### What is required
Reproduce every one of the following rows word for word, with no changes.

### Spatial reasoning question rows
····················
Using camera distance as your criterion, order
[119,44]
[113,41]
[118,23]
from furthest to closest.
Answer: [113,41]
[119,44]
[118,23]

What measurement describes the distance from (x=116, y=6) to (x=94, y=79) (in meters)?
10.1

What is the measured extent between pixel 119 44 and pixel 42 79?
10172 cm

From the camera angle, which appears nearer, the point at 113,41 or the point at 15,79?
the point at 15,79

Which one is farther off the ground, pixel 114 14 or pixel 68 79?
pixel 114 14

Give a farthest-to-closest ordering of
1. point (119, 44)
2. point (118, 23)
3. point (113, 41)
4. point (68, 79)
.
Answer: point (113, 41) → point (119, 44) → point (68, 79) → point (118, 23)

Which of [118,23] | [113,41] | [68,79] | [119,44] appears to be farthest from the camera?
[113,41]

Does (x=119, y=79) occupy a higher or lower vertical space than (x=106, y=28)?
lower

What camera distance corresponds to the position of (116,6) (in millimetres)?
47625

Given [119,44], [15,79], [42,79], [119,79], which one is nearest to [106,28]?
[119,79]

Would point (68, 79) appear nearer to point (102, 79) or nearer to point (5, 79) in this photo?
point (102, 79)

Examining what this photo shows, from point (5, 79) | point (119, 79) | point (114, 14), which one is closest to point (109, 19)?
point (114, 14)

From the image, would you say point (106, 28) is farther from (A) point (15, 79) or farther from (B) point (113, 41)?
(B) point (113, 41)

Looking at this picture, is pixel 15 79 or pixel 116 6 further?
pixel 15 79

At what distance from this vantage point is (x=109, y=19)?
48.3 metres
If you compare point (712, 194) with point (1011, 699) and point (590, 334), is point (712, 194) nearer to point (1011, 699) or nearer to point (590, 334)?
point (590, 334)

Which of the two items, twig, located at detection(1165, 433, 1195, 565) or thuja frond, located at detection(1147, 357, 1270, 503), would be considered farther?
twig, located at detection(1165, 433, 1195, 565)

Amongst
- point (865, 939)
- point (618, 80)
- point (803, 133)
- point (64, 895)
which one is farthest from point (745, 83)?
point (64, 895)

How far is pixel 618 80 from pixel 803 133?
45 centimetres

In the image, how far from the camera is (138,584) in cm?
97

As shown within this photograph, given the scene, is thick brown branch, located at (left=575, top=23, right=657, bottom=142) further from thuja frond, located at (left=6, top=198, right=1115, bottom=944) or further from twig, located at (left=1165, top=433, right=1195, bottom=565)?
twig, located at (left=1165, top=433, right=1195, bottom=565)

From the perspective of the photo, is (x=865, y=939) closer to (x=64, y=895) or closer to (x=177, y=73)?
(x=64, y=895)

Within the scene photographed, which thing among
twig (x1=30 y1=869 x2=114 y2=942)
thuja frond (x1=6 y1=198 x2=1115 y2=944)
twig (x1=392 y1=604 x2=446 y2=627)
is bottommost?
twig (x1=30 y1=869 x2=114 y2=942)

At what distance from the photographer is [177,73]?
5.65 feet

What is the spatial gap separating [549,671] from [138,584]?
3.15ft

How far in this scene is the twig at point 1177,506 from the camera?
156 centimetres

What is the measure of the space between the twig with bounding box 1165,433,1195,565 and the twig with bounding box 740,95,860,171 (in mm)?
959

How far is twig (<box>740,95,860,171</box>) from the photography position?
····················
### Worked answer
Using camera distance as your criterion, order
[119,44]
[113,41]
[118,23]
from furthest to closest.
Answer: [113,41]
[119,44]
[118,23]

What measurement describes the distance from (x=116, y=6) to (x=94, y=79) (in meters)?
10.1

What is the measured extent between pixel 119 44 and pixel 42 79?
10172 cm

From the camera angle, which appears nearer, the point at 113,41 or the point at 15,79?
the point at 15,79

Which one is farther off the ground, pixel 114 14 or pixel 68 79?
pixel 114 14

Give a farthest-to-closest ordering of
1. point (119, 44)
2. point (118, 23)
3. point (113, 41)
4. point (68, 79)
.
Answer: point (113, 41) → point (119, 44) → point (68, 79) → point (118, 23)

Which of [118,23] | [113,41] | [68,79] | [119,44] appears to be farthest from the camera?
[113,41]

Does (x=119, y=79) occupy a higher or lower vertical space than (x=106, y=28)?
lower

What camera distance corresponds to the position of (116,6) (in millimetres)?
47625

Given [119,44], [15,79], [42,79], [119,79], which one is nearest to [106,28]?
[119,79]

Would point (68, 79) appear nearer to point (102, 79) or nearer to point (5, 79) in this photo?
point (102, 79)

Examining what this photo shows, from point (5, 79) | point (119, 79) | point (114, 14), which one is closest to point (109, 19)?
point (114, 14)

From the image, would you say point (106, 28) is farther from (A) point (15, 79) or farther from (B) point (113, 41)?
(B) point (113, 41)

Looking at this picture, is pixel 15 79 or pixel 116 6 further?
pixel 15 79

At what distance from this vantage point is (x=109, y=19)?
48.3 metres
If you compare point (712, 194) with point (1011, 699) and point (590, 334), is point (712, 194) nearer to point (1011, 699) or nearer to point (590, 334)?
point (590, 334)

Which of the two items, twig, located at detection(1165, 433, 1195, 565) or thuja frond, located at detection(1147, 357, 1270, 503), would be considered farther?
twig, located at detection(1165, 433, 1195, 565)

Amongst
- point (865, 939)
- point (618, 80)
- point (803, 133)
- point (64, 895)
which one is farthest from point (745, 83)?
point (64, 895)

How far is pixel 618 80 from pixel 803 133?
45 centimetres

In the image, how far from the camera is (138,584) in cm?
97

As shown within this photograph, given the scene, is thick brown branch, located at (left=575, top=23, right=657, bottom=142) further from thuja frond, located at (left=6, top=198, right=1115, bottom=944) or further from twig, located at (left=1165, top=433, right=1195, bottom=565)?
twig, located at (left=1165, top=433, right=1195, bottom=565)

From the perspective of the photo, is (x=865, y=939) closer to (x=64, y=895) or closer to (x=177, y=73)?
(x=64, y=895)

Within the scene photographed, which thing among
twig (x1=30 y1=869 x2=114 y2=942)
thuja frond (x1=6 y1=198 x2=1115 y2=944)
twig (x1=392 y1=604 x2=446 y2=627)
is bottommost?
twig (x1=30 y1=869 x2=114 y2=942)

At what distance from the photographer is [177,73]?
5.65 feet

What is the spatial gap separating [549,671] from [138,584]?
3.15ft

How far in this scene is the twig at point 1177,506 from the camera?
156 centimetres

What is the measure of the space between the twig with bounding box 1165,433,1195,565 and the twig with bounding box 740,95,860,171 (in mm)?
959

How far is twig (<box>740,95,860,171</box>) from the photography position?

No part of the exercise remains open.